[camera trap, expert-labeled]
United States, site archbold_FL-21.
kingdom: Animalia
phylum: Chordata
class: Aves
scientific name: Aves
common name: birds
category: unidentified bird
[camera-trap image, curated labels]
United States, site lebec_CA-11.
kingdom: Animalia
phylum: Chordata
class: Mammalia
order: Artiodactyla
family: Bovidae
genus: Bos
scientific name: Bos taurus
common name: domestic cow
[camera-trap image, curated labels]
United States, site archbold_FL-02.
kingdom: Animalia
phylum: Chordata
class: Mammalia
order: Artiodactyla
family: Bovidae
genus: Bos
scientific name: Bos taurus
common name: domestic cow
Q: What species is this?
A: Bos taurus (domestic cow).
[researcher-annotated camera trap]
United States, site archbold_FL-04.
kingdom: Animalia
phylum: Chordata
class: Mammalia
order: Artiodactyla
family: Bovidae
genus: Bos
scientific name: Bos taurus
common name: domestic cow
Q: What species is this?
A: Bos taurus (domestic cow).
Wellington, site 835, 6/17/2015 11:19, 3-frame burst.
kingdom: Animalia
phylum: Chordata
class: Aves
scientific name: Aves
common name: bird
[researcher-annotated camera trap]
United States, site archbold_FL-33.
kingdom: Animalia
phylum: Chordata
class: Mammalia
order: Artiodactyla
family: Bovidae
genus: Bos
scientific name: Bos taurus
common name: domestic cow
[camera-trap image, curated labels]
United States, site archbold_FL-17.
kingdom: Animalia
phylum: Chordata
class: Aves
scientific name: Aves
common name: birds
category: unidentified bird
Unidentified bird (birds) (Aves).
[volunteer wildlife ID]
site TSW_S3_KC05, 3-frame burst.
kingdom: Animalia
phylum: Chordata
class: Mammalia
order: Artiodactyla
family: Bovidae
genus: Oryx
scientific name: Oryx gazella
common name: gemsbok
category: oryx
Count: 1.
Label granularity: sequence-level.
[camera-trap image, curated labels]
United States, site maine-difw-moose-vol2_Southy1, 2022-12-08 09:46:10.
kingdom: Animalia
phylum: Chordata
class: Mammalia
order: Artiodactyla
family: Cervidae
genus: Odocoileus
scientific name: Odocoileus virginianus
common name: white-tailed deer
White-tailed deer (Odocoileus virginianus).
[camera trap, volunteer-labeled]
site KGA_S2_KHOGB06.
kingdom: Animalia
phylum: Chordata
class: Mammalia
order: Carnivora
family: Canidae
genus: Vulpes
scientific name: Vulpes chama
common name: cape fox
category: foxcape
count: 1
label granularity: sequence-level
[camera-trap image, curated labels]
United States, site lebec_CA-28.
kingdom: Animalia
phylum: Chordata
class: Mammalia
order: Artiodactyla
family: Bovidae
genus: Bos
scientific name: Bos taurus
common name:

┄┄┄┄┄┄

# What the task requires
All lines in the listing above between the line with "United States, site archbold_FL-04." and the line with "scientific name: Vulpes chama", inclusive, should be set down exactly, and no line outside that range.

# Answer
United States, site archbold_FL-04.
kingdom: Animalia
phylum: Chordata
class: Mammalia
order: Artiodactyla
family: Bovidae
genus: Bos
scientific name: Bos taurus
common name: domestic cow
Q: What species is this?
A: Bos taurus (domestic cow).
Wellington, site 835, 6/17/2015 11:19, 3-frame burst.
kingdom: Animalia
phylum: Chordata
class: Aves
scientific name: Aves
common name: bird
[researcher-annotated camera trap]
United States, site archbold_FL-33.
kingdom: Animalia
phylum: Chordata
class: Mammalia
order: Artiodactyla
family: Bovidae
genus: Bos
scientific name: Bos taurus
common name: domestic cow
[camera-trap image, curated labels]
United States, site archbold_FL-17.
kingdom: Animalia
phylum: Chordata
class: Aves
scientific name: Aves
common name: birds
category: unidentified bird
Unidentified bird (birds) (Aves).
[volunteer wildlife ID]
site TSW_S3_KC05, 3-frame burst.
kingdom: Animalia
phylum: Chordata
class: Mammalia
order: Artiodactyla
family: Bovidae
genus: Oryx
scientific name: Oryx gazella
common name: gemsbok
category: oryx
Count: 1.
Label granularity: sequence-level.
[camera-trap image, curated labels]
United States, site maine-difw-moose-vol2_Southy1, 2022-12-08 09:46:10.
kingdom: Animalia
phylum: Chordata
class: Mammalia
order: Artiodactyla
family: Cervidae
genus: Odocoileus
scientific name: Odocoileus virginianus
common name: white-tailed deer
White-tailed deer (Odocoileus virginianus).
[camera trap, volunteer-labeled]
site KGA_S2_KHOGB06.
kingdom: Animalia
phylum: Chordata
class: Mammalia
order: Carnivora
family: Canidae
genus: Vulpes
scientific name: Vulpes chama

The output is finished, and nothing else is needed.